Some radiologists call new lesion inflammation “active lesions.” Others may refer to “new lesions ” or “actively enhancing lesions.” These all refer to the same thing. Also since some new lesions heal, the MRI’s can be compared to old films where they did appear formerly, leading to the conclusion that they have disappeared. In addition, between different sets of MRI done after some time has passed, the radiologist can see an increase in old and in new activity. Right here it is important to remark that, in discussing MS, the word “active” is used in two different ways. If one is speaking about the appearance of lesions on the MRI, “active” simply means that the lesion has “active inflammation” in it. However, if we are discussing a person’s disease and symptoms, an active lesion means one that is causing symptoms.

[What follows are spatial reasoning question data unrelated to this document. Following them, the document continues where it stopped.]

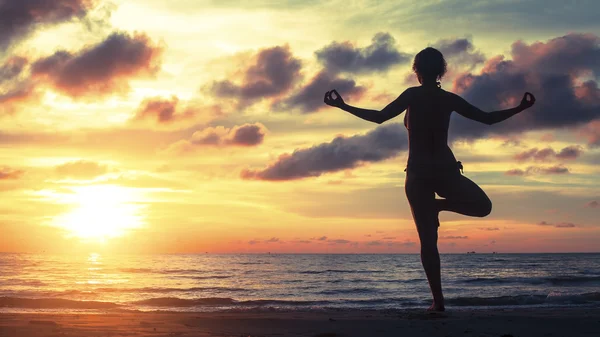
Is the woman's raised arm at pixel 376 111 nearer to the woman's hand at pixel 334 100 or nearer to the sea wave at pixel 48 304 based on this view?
the woman's hand at pixel 334 100

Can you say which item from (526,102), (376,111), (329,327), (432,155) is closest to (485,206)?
(432,155)

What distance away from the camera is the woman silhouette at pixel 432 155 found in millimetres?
6305

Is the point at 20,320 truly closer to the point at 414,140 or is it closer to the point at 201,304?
the point at 414,140

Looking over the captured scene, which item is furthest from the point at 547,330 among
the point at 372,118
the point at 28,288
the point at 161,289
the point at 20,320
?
the point at 28,288

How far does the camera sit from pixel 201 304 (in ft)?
60.9

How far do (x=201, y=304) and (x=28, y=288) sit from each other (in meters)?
11.9

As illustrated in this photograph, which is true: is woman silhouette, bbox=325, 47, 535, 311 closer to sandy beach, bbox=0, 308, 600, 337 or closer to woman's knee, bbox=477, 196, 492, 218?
woman's knee, bbox=477, 196, 492, 218

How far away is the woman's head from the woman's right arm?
332mm

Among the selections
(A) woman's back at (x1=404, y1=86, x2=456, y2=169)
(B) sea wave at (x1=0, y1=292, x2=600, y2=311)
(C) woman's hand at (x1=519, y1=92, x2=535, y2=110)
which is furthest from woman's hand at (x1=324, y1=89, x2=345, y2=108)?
(B) sea wave at (x1=0, y1=292, x2=600, y2=311)

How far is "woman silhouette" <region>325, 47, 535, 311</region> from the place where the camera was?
6.30 m

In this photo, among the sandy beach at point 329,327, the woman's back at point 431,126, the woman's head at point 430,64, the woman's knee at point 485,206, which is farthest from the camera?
the woman's head at point 430,64

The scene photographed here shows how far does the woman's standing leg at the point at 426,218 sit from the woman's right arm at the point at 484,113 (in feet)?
2.72

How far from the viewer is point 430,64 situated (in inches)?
257

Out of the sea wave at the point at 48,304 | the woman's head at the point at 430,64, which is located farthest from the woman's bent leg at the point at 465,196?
the sea wave at the point at 48,304
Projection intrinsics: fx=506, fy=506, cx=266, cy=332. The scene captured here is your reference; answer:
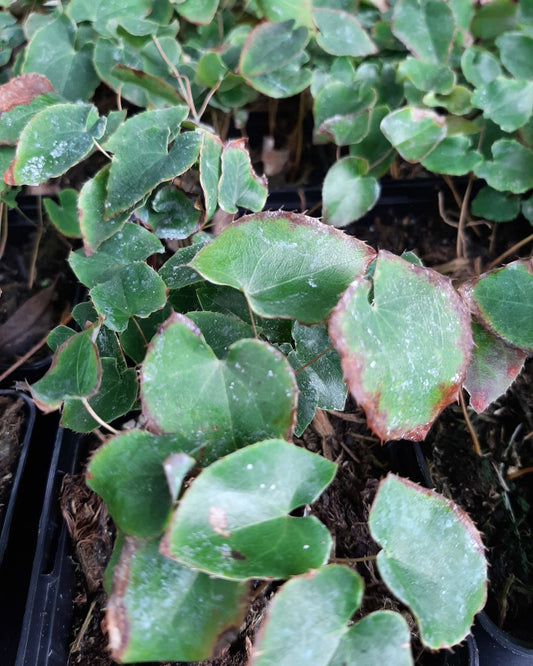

Another word that is used in two different ways in MRI reports is the word “new.” If the radiologist is comparing the current MRI to an older one, a “new” lesion will be one that shows up now that didn’t show up earlier. It has formed in the time period between the two MRIs. If the radiologist is describing lesions that show enhancement on an MRI, they might refer to these lesions as “new.” The difference is in the context in which the word “new” is used.
In MS the Relapses and Remissions which are so typical of this disease occur because of the attacks on the nerves and then the body’s ability to heal some or most of them. So we can often see the reflection of the disease process in the changes of the MRIs done over time.
The T2 technique is best for showing mature, dense, scarred lesions, where the oval lesions look brighter than the surrounding brain. This is where the term, “T2 hyperintensities” comes from. All T2 hyperintense lesions are not necessarily from MS. Other disorders like migraines, hypertension, small strokes and others can also cause them. On the other hand, the T1-weighted imaging technique is best for showing the old, reabsorbed “black holes” where the lesions once were.